### TASK DATA
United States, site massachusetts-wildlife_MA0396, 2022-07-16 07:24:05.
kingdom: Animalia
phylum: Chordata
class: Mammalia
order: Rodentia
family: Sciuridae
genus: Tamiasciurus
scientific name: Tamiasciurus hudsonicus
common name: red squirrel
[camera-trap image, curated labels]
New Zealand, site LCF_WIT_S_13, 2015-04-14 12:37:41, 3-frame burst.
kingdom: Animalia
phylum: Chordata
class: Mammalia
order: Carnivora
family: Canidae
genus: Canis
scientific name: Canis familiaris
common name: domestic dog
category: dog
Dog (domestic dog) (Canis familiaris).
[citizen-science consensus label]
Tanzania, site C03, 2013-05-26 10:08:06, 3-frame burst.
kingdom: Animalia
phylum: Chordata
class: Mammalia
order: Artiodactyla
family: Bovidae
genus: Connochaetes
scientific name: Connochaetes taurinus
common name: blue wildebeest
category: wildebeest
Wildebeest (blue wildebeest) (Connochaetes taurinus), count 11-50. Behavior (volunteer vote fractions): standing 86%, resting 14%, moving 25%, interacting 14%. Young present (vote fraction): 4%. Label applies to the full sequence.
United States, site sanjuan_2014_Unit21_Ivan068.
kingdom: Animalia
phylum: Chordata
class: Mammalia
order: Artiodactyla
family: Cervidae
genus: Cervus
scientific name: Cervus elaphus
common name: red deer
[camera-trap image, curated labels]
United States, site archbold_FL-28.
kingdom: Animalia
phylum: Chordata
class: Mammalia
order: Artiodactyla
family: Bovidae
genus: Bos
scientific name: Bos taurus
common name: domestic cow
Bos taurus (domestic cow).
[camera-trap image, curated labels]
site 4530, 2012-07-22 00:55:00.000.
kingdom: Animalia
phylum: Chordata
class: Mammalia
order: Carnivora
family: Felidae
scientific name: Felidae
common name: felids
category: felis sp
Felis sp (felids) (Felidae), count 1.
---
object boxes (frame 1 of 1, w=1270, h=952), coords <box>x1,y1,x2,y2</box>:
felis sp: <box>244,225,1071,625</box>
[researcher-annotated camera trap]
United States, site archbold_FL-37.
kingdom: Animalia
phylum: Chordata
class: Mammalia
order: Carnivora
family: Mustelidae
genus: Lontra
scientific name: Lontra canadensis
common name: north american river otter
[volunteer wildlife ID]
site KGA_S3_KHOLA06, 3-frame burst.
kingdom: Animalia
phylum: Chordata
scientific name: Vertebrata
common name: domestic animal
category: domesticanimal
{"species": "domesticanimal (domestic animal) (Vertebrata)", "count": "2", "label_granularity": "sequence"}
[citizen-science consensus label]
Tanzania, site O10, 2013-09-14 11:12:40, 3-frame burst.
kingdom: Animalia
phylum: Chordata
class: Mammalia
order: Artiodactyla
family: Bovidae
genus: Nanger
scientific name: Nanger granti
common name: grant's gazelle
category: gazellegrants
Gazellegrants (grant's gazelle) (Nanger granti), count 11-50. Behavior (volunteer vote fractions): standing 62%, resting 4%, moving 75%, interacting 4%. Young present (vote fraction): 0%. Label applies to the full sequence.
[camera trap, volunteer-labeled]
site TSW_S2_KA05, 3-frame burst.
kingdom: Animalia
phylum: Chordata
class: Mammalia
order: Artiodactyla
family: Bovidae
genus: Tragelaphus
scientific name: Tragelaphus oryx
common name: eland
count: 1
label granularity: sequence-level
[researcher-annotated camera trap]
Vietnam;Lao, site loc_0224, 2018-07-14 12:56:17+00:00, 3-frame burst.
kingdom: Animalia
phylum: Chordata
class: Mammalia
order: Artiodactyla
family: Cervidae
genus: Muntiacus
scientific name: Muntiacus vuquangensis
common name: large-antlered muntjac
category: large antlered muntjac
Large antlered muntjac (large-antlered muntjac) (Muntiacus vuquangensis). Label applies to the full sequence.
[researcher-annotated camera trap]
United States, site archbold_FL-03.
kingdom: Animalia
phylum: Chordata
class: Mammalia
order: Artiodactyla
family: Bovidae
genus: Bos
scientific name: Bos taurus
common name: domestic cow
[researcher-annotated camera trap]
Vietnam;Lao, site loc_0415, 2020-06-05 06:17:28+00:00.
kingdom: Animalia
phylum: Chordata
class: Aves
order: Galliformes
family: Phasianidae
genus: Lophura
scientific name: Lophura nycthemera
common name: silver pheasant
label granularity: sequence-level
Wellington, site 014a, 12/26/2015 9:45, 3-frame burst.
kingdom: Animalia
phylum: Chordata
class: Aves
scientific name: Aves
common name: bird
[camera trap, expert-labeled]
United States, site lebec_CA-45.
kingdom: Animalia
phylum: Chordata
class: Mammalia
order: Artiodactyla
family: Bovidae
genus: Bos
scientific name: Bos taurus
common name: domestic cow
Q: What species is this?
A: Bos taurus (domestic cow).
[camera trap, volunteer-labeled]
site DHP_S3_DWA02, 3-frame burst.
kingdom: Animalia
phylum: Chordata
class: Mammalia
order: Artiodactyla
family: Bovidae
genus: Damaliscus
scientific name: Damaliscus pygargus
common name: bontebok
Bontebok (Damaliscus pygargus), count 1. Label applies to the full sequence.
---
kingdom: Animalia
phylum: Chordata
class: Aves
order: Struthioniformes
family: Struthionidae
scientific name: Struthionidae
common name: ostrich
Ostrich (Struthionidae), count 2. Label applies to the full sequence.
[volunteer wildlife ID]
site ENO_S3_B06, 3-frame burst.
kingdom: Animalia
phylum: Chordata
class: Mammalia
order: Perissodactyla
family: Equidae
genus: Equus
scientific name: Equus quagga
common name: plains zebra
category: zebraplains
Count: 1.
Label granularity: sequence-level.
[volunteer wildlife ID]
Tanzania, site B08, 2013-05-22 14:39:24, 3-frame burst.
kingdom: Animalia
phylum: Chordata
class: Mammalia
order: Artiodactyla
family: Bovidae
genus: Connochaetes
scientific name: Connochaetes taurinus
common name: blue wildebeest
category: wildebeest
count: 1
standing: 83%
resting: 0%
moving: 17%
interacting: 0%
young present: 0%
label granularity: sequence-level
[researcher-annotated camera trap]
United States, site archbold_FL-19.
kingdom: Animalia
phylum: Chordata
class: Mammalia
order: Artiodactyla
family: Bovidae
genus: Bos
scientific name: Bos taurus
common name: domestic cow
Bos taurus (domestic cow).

### WORK ORDER
Using the listing, filter for "burst" and return the matching lines.

### WRITTEN ANSWER
New Zealand, site LCF_WIT_S_13, 2015-04-14 12:37:41, 3-frame burst.
Tanzania, site C03, 2013-05-26 10:08:06, 3-frame burst.
site KGA_S3_KHOLA06, 3-frame burst.
Tanzania, site O10, 2013-09-14 11:12:40, 3-frame burst.
site TSW_S2_KA05, 3-frame burst.
Vietnam;Lao, site loc_0224, 2018-07-14 12:56:17+00:00, 3-frame burst.
Wellington, site 014a, 12/26/2015 9:45, 3-frame burst.
site DHP_S3_DWA02, 3-frame burst.
site ENO_S3_B06, 3-frame burst.
Tanzania, site B08, 2013-05-22 14:39:24, 3-frame burst.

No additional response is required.